───── PAGE EXCERPT

We love the stars’— and ‘Doc’ Losh, too

By Paul McEnroe

STAFF REPORTER

An Indian summer sun seeped through the stained glass windows spraying some brightness on her friends scattered in small bunches throughout the 62 long oaken pews.

Words from Tennyson echoed from the pulpit of the First United Methodist Church; “Thou will not leave us in the dust . . . thou art just.” The 23rd Psalm followed.

Hazel Marie '“Doc” Losh was being remembered in a memorial service Tuesday. She died Thursday.

The little lady from Blanchester, Ohio, had made Ann Arbor and the students at the University of Michigan the most integral thing in her 80 years. Having no family herself, she made the city and her students her comrades, her family.

The Rev. Fred Maitland, officiating at the service asked the congregation if he could be so presumptuous to say; “I’m glad to be here because I learned so much from this little old lady and I’m glad she’s crossed our paths.”

THE BLUE CARNATIONS and yellow mums, a symbol of her love for the University’s athletes and programs, were arranged on a table below the pulpit as baseball coach Moby Benedict spoke:

“She’s in better hands now than she ever was on this earth. I think it’s wonderful to know someone who loved her work so much. Who loved her life. No words fit her better than the words that will be written on her headstone” - We love the stars too fondly to fear the night.

──────────
───── DATA EXTRACT

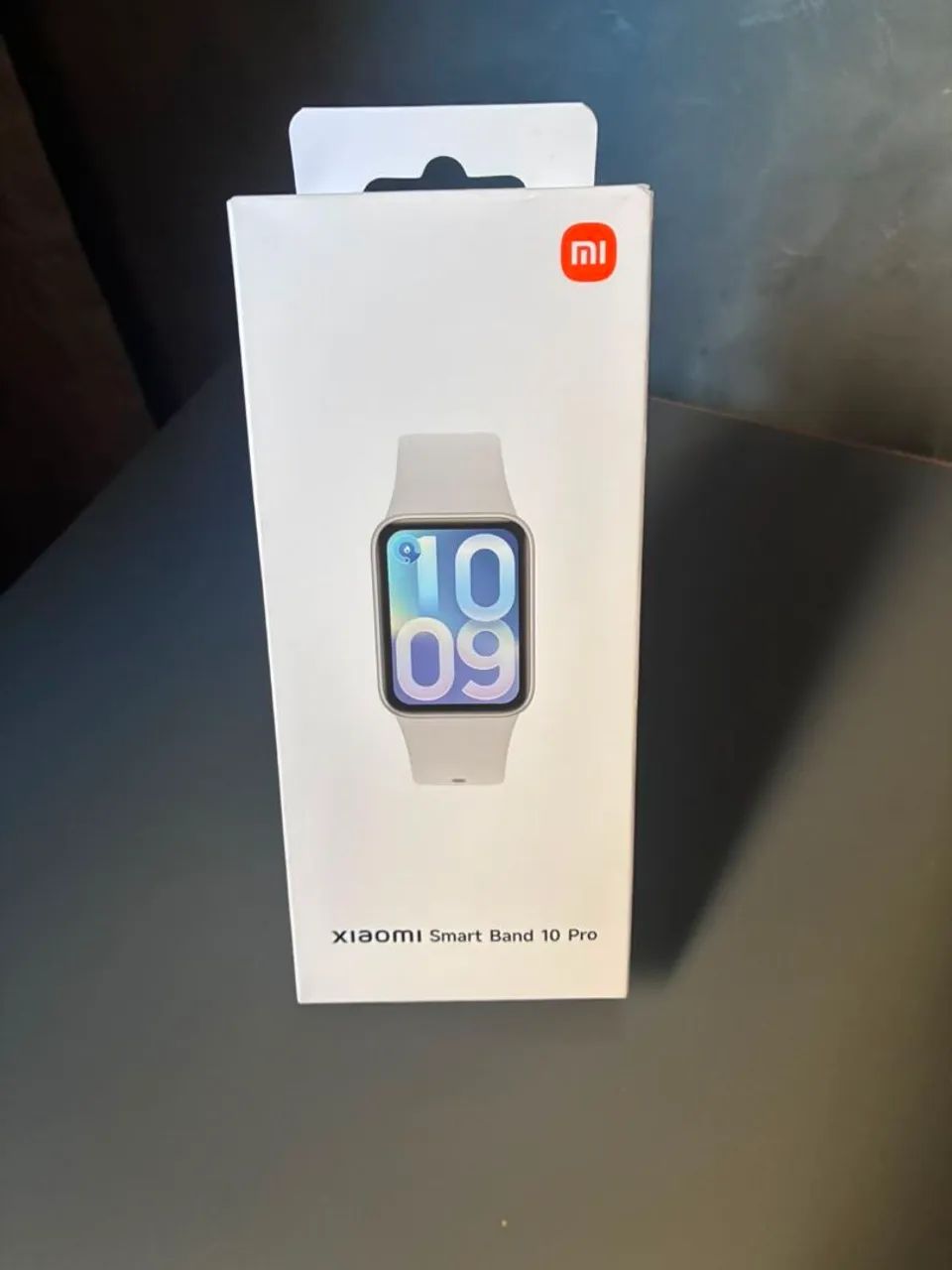 Smart Band 10 Pro Bege - Original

──────────

- **TASK INSTRUCTIONS**:
#1 Answer these questions using the article about the memorial for "Doc" Losh.
(a) In which church was the memorial service held?
(b) What town did Losh come from?
(c) Which flowers were arranged on the table below the pulpit?
#2 Carry on the article about the memorial for "Doc" Losh, picking up after its final sentence.

- **EXERCISE RESULTS**:
#1
(a) The First United Methodist Church.
(b) Blanchester, Ohio.
(c) Blue carnations and yellow mums.

#2
The Rev. Dr. Gerald Parker told of going to his first pep rally in the early ’60s and listening to the ovations for former football coach Wally Weber and the then current coach, Bump Elliott. “And then this little old lady in an oversized letterman’s sweater came before the crowd . . . and it got real silent . . . and I wondered who this woman was ... and then, in a very ordinary tone, after all these men had spoken, she simply said: ‘Go Blue.’ The crowd went nuts. She rolled up her sleeves and said: “The Michigan victory was in the stars.”

Those were about the most fitting words for a woman who made astronomy, students and sports her life.